January 16th, 2025, 0:24

This is just one case (Toshiba MQ01ACF050) which demonstrates why one cannot rely on interpretations of SMART reports by any SMART tool:

https://forums.tomshardware.com/threads/toshiba-mq01acf050-has-high-udma-error-count-c7-and-high-write-error-rate-c8.3823356/#post-23119437

In this case UDMA_CRC_Error_Count is actually a Seek Error Rate attribute, and Multi_Zone_Error_Rate appears to be counting the number of times that the drive switches between serpentine zones. But the user and I did not have the benefit of any documentation. Instead, we worked this out by experimenting.

Re: Another useless data recovery toy?

January 16th, 2025, 7:28

Hooray! S.M.A.R.T. status is implemented. Attributes values are the same as in CrystalDiskInfo.
2025-01-16 21-21-17.png


From this moment MiniAHCI kernel module and QMiniAHCIDevice library are completed. Both placed to my GitHub: https://github.com/aekhv

Re: Another useless data recovery toy?

January 16th, 2025, 8:47

I would report big-endian raw values rather than little-endian. Little-endian would confuse people.

Re: Another useless data recovery toy?

January 16th, 2025, 9:27

in this form, eg raw bytes, i think this order is better. Few systems use BE natively, for those who are consumers of such info it is trivial it is LE.
i also hate when some prog is written to group like 2 or 4 bytes together and it is just the same order as they were, ie LE but looks like a 16 or 32bit number. That's what i would call confusing.
I would omit the colons tho, the numbers look like MAC addresses :D (yeah, those are 6 bytes only)

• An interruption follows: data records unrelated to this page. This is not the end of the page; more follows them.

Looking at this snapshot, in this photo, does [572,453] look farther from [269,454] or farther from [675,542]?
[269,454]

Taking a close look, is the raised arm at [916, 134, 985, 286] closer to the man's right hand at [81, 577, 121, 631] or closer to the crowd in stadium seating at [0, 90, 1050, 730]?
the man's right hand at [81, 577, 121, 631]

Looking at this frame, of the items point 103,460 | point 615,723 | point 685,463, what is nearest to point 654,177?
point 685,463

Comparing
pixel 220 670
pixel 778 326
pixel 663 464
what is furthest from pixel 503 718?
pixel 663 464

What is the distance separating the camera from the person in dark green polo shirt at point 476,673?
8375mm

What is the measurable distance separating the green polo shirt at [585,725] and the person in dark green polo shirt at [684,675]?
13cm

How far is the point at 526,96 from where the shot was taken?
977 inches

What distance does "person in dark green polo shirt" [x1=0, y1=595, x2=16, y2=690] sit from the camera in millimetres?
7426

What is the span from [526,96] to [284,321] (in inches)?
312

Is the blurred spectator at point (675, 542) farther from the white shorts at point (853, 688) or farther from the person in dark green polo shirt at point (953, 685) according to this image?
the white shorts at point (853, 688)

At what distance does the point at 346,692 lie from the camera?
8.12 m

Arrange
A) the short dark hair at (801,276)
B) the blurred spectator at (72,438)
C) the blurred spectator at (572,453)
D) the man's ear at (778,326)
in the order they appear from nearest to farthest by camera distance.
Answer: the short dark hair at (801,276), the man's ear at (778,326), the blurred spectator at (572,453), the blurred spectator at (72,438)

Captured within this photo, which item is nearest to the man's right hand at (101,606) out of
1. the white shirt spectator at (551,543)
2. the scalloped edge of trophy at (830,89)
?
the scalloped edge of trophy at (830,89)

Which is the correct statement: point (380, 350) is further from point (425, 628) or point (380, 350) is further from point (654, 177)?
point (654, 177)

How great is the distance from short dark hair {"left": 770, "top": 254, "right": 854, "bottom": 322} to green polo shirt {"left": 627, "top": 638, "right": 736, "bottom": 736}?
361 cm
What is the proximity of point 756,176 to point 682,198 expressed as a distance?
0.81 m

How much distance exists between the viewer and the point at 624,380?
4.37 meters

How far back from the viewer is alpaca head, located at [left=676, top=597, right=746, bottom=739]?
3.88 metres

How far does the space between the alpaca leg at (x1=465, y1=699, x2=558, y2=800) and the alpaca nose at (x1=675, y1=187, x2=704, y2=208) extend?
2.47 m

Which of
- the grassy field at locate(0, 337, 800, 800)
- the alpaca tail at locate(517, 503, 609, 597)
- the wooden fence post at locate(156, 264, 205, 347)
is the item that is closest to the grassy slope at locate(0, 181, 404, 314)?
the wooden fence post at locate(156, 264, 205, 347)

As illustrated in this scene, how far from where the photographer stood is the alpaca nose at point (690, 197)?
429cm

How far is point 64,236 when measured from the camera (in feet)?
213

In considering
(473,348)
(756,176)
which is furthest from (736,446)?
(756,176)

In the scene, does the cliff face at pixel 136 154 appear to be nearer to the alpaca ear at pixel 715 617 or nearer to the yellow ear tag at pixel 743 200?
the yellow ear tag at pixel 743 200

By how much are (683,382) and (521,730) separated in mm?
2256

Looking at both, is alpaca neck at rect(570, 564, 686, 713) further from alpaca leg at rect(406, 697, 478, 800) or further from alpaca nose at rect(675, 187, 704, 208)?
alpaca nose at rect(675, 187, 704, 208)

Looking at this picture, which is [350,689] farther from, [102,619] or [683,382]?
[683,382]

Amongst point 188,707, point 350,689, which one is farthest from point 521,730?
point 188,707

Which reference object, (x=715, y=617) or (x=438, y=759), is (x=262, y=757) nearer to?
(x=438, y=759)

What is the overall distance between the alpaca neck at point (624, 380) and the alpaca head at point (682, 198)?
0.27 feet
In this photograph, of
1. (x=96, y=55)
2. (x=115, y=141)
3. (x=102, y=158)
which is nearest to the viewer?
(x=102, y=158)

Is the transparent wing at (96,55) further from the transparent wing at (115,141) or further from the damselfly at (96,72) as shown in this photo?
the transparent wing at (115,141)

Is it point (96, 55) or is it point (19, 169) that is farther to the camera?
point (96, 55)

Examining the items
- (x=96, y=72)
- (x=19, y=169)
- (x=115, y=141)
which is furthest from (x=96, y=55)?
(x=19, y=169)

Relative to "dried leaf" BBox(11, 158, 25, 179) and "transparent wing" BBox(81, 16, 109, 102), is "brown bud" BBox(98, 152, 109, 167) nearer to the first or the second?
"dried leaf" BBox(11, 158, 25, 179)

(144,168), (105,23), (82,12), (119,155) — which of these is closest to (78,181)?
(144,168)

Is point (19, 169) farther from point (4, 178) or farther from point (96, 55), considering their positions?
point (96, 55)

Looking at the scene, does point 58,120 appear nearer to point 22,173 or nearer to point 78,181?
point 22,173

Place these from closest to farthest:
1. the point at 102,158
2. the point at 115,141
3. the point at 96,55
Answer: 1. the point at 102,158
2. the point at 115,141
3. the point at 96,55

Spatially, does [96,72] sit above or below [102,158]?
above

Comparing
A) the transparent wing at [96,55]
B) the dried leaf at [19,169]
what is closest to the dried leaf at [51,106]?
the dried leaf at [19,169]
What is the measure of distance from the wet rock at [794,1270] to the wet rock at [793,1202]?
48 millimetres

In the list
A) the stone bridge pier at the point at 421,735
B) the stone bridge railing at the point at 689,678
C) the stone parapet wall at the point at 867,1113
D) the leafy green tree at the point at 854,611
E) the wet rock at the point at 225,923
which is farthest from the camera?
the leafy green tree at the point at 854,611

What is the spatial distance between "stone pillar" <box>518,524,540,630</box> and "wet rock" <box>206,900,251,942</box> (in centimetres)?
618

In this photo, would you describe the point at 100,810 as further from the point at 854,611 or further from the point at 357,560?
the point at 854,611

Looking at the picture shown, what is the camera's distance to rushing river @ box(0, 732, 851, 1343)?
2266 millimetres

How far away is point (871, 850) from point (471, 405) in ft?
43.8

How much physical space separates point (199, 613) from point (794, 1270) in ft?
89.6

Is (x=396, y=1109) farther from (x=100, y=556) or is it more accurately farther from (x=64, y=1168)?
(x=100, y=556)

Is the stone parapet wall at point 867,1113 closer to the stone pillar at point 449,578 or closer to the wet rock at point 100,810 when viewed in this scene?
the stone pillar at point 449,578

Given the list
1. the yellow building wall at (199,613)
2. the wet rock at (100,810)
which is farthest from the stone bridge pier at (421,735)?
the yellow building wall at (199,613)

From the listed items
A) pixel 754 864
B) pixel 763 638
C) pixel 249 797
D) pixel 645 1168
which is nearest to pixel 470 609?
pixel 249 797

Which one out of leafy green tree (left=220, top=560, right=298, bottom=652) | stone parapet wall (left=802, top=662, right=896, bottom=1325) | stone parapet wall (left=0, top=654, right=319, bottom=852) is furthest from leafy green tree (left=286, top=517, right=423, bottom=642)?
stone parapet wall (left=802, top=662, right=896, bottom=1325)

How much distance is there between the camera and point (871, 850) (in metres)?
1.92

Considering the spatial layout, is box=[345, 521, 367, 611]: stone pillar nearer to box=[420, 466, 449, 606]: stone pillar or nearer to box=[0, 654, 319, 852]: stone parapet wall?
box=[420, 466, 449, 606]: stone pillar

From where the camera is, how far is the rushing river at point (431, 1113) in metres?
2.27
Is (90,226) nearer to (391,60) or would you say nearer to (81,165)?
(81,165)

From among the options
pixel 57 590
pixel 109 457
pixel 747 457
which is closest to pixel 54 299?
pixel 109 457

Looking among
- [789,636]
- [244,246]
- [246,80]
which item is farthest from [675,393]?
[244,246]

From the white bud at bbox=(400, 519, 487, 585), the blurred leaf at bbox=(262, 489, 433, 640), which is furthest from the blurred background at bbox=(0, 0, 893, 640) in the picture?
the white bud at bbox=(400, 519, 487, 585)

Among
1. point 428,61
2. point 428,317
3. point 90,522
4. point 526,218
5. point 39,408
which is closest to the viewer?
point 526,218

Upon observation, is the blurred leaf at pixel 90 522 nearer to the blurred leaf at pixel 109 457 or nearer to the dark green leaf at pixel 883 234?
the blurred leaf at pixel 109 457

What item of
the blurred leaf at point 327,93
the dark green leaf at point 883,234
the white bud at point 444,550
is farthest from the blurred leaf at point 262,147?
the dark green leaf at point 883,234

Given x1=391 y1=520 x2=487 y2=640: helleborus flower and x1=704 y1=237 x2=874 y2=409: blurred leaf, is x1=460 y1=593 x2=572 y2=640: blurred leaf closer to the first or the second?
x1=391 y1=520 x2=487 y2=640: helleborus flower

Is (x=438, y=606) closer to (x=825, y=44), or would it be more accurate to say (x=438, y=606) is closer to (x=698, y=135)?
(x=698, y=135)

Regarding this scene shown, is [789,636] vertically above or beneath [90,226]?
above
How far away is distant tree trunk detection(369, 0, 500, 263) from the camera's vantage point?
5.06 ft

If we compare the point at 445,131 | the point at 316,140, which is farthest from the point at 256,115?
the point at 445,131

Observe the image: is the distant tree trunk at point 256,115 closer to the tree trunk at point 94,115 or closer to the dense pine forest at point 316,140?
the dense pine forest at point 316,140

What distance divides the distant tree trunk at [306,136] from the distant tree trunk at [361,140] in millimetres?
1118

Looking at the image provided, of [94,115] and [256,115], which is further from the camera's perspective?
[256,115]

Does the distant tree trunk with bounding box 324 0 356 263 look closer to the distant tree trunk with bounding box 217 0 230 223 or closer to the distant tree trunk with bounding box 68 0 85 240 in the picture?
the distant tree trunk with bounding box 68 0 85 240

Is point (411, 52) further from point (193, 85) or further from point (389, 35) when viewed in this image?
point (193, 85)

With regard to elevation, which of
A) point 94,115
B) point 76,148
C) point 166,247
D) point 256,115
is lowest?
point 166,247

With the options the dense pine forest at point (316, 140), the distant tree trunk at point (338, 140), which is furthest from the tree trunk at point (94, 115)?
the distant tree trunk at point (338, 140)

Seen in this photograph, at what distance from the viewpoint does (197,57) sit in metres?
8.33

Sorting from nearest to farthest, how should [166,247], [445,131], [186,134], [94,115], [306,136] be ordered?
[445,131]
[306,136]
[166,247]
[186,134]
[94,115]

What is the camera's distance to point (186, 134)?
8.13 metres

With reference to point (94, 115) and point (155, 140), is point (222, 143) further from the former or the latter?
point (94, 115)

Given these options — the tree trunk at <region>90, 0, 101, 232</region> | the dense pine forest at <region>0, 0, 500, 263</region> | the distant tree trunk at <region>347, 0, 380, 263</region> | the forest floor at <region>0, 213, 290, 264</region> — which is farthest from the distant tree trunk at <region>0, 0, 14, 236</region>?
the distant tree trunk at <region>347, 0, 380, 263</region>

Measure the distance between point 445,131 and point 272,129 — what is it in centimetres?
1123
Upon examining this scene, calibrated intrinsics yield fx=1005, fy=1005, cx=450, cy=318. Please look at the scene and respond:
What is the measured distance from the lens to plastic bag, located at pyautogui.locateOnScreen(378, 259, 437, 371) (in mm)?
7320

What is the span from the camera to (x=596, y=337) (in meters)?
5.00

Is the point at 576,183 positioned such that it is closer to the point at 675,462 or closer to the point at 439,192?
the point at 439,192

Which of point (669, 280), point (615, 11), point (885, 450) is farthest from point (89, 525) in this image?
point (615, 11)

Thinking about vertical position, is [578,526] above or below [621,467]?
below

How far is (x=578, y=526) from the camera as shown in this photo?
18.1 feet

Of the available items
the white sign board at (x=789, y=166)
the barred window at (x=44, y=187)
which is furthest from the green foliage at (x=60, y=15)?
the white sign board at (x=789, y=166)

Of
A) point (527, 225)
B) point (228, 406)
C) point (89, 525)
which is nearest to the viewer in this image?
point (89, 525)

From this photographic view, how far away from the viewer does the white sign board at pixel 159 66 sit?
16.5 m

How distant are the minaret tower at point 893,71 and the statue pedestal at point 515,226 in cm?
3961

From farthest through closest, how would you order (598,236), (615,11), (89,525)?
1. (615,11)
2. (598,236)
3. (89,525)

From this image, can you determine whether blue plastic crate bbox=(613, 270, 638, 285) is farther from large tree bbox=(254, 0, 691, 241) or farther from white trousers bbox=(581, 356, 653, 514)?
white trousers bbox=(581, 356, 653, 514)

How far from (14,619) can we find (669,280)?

Re: Another useless data recovery toy?

January 16th, 2025, 14:22

pepe wrote:in this form, eg raw bytes, i think this order is better. Few systems use BE natively, for those who are consumers of such info it is trivial it is LE.

Ordinary people "consume" SMART info. Data recovery people hardly ever use it, I would think. Perhaps the OP could provide an LE/BE toggle -- LE for you and him, and BE for the rest of us. ;-)

Re: Another useless data recovery toy?

January 16th, 2025, 21:47

Relax guys, this is just a basic test application to demonstrate library's features. :roll:

By the way, it's time to think about clone application. The best example for me is PC-3000 Data Extractor, so I'll be moving in that direction.

Re: MiniNVMe and MiniAHCI kernel modules for Linux

January 17th, 2025, 7:37

Dmitry was so kind to rename this topic's name. :D

Re: MiniNVMe and MiniAHCI kernel modules for Linux

January 18th, 2025, 7:14

A little history lesson. Five years ago, in 2020, I already did a simple Parallel ATA reader with clone application. The reader device was based on Arduino DUE (Atmel SAM3X8E chip). Unfortunately it's not supports UltraDMA transfer mode, only PIO mode was available (3 MB/sec max).
arduindo-due-reader-11.jpg

arduindo-due-reader-22.jpg

The clone application was named Easy-Reader. And the video of course:
https://rutube.ru/video/9913748b63d7258da382d27d81e7760c/
https://rutube.ru/video/f75a529e31bdc712a3184fa4959ed009/
https://rutube.ru/video/ba6a718e5811a45304d3be95c785dbaa/

I also experimented a lot with FPGA-based readers, but I was completely disappointed in this. It's too complicated devices. Now the perfect solution has been found: it's a regular AHCI/NVMe controller and the alternative driver.

Re: MiniNVMe and MiniAHCI kernel modules for Linux

March 30th, 2025, 2:22

MiniNVMe driver for Windows? Hm... Actually why not? In progress... 8)
2025-03-30_16-08-36.png

Re: MiniNVMe and MiniAHCI kernel modules for Linux

April 2nd, 2025, 4:51

The Easy Reader seems very impressive.
Are you going to "add" it to the NVME system? Will it also work with regular HDD?